The Whistle-blowing framework should also ensure the anonymity of the Whistle-blower with the disclosures made treated in the strictest confidence with no discrimination or detriment envisaged during or afterwards. A Whistle-blower who suffers any discrimination or detriment by virtue of his or her disclosures is entitled to claim for compensation if he or her losses his or her position, or suffers any discrimination or adverse detriment.


Engaging an independent outside Firm to administer a Company’s Whistle-blowing framework is becoming more of the norm globally.



Code of Business Conduct and Ethics

The Code recommends that every Company must establish a Whistle-blowing reporting framework to manage unethical and illegal practices which impact on, expose or escalate a Company’s risk tolerance levels.


Top-down commitment to professional business and ethical standards is strongly recommended and highlighted in the Code.
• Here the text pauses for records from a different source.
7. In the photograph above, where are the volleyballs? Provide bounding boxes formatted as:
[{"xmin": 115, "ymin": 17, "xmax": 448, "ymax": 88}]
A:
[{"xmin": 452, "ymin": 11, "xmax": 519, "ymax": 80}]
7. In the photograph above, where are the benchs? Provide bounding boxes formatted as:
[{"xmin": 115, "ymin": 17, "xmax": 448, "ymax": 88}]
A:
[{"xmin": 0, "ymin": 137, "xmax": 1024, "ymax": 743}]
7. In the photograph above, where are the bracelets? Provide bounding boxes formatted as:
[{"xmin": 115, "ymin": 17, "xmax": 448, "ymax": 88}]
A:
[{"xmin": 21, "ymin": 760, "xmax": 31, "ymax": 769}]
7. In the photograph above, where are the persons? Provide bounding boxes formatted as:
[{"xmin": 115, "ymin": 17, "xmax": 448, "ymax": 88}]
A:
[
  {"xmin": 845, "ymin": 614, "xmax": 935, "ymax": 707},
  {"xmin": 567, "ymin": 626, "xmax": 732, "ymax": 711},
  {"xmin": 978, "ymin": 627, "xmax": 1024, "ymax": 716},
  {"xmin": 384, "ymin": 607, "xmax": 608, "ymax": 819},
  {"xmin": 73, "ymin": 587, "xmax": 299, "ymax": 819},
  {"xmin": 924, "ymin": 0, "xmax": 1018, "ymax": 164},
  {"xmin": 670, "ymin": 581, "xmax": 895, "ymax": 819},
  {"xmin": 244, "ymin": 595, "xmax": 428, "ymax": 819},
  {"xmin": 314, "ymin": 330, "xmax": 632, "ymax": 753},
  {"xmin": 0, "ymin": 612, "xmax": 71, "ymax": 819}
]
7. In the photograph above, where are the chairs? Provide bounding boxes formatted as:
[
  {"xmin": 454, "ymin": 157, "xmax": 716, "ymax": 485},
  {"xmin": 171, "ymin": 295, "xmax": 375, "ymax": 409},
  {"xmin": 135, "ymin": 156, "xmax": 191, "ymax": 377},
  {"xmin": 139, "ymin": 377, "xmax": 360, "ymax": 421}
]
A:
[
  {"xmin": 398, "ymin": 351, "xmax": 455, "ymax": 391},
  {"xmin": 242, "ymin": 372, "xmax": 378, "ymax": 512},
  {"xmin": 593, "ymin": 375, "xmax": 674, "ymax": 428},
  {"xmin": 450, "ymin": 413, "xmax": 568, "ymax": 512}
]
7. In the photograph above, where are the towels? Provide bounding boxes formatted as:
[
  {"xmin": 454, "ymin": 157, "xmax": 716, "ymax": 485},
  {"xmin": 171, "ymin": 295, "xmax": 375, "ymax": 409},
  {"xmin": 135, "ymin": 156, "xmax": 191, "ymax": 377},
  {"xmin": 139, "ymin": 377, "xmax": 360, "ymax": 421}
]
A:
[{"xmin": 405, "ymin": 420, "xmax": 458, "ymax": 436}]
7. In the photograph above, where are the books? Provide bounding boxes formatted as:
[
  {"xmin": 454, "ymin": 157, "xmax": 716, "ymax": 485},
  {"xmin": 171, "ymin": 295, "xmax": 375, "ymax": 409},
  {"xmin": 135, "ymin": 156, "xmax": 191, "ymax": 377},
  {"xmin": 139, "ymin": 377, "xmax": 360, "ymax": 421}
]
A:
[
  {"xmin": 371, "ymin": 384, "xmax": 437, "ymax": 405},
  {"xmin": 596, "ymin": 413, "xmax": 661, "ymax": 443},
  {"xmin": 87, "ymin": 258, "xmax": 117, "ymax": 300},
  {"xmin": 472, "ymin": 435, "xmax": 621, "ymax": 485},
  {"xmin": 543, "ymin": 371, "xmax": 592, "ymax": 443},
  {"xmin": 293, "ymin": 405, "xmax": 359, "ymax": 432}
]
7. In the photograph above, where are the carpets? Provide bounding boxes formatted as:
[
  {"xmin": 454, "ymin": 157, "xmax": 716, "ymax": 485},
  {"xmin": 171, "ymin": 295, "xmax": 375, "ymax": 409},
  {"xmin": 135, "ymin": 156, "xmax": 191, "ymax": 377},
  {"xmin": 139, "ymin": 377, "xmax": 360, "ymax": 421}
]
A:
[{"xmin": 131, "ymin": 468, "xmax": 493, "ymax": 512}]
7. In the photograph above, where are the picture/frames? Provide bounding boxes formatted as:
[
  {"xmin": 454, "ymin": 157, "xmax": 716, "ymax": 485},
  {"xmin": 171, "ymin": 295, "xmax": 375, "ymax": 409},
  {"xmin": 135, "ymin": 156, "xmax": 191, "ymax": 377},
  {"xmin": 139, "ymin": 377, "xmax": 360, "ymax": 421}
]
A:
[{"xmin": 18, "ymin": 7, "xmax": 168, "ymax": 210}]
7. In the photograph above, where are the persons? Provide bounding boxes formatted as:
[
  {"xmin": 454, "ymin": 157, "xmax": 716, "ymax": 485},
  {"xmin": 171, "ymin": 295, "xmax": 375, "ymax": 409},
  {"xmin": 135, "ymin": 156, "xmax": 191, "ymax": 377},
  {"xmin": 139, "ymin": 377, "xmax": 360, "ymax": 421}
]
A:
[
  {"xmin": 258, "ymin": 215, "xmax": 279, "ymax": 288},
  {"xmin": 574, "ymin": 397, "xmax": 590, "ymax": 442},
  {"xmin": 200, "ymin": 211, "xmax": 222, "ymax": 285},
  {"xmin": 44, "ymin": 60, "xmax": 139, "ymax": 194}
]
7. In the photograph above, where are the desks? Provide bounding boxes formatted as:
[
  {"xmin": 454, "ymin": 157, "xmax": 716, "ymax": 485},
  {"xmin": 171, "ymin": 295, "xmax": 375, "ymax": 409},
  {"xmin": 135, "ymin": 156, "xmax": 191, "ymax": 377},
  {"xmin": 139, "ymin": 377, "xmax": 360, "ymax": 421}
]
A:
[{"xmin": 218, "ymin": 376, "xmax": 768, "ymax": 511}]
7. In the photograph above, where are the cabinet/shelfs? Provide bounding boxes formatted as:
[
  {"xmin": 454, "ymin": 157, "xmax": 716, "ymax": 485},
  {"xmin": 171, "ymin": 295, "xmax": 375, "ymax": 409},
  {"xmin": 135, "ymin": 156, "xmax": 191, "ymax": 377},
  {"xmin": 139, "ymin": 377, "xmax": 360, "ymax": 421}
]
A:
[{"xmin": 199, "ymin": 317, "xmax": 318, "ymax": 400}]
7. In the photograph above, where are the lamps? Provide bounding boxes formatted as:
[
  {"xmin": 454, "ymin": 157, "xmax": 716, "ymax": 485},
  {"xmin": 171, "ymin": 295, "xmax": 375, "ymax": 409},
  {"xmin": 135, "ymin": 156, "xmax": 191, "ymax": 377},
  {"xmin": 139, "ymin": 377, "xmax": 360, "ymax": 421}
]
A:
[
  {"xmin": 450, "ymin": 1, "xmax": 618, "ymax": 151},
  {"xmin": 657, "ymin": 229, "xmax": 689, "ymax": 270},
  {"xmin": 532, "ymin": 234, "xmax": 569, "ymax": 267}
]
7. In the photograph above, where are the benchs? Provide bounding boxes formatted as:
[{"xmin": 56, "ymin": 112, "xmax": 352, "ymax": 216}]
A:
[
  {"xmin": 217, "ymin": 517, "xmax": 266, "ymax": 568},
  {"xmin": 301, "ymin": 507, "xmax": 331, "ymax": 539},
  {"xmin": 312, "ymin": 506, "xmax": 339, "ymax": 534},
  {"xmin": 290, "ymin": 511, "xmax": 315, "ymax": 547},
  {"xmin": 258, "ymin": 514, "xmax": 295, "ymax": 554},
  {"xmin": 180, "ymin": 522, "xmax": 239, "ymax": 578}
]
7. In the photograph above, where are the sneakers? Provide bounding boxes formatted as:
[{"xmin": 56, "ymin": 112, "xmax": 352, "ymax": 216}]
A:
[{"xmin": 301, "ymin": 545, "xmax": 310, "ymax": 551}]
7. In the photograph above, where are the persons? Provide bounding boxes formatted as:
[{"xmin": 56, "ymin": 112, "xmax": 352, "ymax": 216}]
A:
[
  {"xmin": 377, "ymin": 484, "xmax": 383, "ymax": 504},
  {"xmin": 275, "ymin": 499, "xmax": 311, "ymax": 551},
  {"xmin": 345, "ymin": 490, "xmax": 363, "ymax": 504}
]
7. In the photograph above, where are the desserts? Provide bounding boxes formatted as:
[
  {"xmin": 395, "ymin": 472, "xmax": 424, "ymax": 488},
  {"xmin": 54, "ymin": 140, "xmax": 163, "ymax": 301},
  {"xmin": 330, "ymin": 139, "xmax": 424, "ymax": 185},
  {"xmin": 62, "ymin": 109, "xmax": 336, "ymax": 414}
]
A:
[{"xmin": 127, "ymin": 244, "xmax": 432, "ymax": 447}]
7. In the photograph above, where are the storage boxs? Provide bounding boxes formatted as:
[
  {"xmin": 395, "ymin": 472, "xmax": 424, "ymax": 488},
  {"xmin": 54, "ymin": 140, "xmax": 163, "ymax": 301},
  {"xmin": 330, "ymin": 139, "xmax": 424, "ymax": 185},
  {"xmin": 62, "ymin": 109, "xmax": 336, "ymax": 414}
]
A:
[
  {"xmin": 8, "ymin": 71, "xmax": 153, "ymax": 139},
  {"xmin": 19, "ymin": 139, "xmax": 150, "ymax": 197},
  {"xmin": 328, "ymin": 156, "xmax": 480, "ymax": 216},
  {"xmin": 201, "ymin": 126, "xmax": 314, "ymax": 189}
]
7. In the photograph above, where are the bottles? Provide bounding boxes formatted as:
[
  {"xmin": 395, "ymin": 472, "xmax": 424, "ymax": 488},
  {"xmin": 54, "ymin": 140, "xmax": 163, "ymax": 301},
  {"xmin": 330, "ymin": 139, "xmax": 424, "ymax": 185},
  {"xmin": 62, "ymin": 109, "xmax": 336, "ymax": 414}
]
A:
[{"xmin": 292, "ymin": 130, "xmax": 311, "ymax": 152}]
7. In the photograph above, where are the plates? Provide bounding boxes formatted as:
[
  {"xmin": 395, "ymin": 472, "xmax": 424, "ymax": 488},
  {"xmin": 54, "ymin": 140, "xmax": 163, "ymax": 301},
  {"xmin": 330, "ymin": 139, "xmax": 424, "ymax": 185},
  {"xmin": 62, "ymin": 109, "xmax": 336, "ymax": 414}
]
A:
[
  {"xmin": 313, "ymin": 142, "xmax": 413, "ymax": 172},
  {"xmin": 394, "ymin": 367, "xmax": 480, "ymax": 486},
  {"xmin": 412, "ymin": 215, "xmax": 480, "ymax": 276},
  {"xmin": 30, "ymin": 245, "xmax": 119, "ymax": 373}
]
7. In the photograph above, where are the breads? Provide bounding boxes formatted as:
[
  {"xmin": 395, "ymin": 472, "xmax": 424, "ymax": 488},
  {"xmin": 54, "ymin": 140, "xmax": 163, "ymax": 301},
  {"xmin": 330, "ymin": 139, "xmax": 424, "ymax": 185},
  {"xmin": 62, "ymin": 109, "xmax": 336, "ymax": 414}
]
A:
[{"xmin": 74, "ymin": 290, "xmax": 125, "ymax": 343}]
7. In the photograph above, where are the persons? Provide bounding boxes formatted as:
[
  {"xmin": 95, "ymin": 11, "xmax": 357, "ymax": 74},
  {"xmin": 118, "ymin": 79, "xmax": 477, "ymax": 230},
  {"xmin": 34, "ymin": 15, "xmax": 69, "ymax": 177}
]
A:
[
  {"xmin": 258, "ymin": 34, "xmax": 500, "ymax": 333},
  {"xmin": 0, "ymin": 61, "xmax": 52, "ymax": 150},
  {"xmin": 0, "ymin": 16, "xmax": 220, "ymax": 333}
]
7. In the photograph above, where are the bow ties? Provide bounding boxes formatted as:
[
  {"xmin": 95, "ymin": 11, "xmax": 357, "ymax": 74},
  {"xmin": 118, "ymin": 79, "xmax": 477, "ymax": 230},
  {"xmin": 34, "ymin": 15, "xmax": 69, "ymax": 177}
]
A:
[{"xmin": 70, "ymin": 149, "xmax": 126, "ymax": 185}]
In addition to the fiduciary responsibilities of the Directors and Management team of a Company, Insider Trading, Related Party Transactions, other Conflict of Interest and Corrupt Practices are required to be monitored and barred by every Company.


Persons who were Directors in regulatory bodies are enjoined to exercise a three (3) years cooling-off period before they can be appointed as the Directors of any Company in which their Regulatory functions overlapped in the past.



Annual Corporate Governance Report


The Code requires every Company to disclose in its Annual Financial Report a Corporate Governance Compliance Report (“CGC Report”) which Report must provide clear, concise and sufficient information on a Company’s Corporate Governance Structure, Policies and Practices, with environmental, social risks and opportunities also disclosed.


The CGC Report is also required to be published in every Company’s website, Investors’ portals and on other publications of the Company.


An annual Corporate Governance Evaluation is also recommended with at least one of such evaluation to be conducted by an Independent External Consultant once every three (3) years.





The implementation of the provisions of the Code is to be monitored by the Financial Reporting Council using sectoral reviews from other Regulatory Bodies and Registered Exchanges who are statutorily empowered to impose appropriate sanctions for any infringement of the Code.


As laudable as the provisions of the Code may be, the very high rate of business failures will continue to persist until businesses actually pay more attention to new, more marketable, innovative products and services, which are complemented by efficient leadership and business management skills.


The various Regulatory bodies must also publicly become good examples of the adaptation and the implementation of the provisions of the Code.